Collected data entries:
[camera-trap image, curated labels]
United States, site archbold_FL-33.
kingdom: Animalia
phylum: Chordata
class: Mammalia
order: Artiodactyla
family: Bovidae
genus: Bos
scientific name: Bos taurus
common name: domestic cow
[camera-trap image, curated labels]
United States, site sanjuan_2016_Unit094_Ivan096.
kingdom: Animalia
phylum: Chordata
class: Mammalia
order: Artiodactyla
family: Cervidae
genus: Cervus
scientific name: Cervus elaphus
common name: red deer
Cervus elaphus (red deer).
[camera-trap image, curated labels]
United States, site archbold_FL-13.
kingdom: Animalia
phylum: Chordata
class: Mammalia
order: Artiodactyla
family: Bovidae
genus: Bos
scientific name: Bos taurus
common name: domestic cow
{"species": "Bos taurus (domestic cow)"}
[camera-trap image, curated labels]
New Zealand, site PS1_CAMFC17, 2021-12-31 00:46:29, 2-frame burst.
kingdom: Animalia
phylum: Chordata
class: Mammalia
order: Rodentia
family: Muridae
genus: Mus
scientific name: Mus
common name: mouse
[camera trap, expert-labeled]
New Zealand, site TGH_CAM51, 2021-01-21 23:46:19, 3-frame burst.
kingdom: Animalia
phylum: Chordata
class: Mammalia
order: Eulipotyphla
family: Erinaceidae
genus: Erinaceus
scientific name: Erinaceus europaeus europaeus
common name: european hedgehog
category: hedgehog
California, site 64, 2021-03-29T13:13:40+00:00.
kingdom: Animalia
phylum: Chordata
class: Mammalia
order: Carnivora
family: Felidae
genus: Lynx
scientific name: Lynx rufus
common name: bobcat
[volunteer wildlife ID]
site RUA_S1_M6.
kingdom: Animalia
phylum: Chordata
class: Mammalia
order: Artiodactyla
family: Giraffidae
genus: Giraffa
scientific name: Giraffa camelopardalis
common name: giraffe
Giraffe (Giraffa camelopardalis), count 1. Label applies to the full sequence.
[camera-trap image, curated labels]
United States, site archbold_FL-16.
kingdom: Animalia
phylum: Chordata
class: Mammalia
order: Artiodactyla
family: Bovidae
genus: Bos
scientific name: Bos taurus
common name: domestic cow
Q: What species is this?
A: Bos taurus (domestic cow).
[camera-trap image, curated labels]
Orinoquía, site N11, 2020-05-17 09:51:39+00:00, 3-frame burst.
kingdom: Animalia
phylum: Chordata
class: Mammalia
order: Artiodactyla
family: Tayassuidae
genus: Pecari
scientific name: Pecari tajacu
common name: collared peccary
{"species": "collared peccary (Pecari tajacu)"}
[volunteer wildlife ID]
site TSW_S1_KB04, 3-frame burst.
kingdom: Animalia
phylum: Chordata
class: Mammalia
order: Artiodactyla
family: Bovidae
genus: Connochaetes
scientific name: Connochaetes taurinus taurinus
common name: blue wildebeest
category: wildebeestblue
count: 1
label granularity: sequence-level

__Problem statement__
Starting at the line above that contains "genus: Pecari", repeat each line exactly up to and including the line that contains "genus: Connochaetes", and stop there.

__The completed task__
genus: Pecari
scientific name: Pecari tajacu
common name: collared peccary
{"species": "collared peccary (Pecari tajacu)"}
[volunteer wildlife ID]
site TSW_S1_KB04, 3-frame burst.
kingdom: Animalia
phylum: Chordata
class: Mammalia
order: Artiodactyla
family: Bovidae
genus: Connochaetes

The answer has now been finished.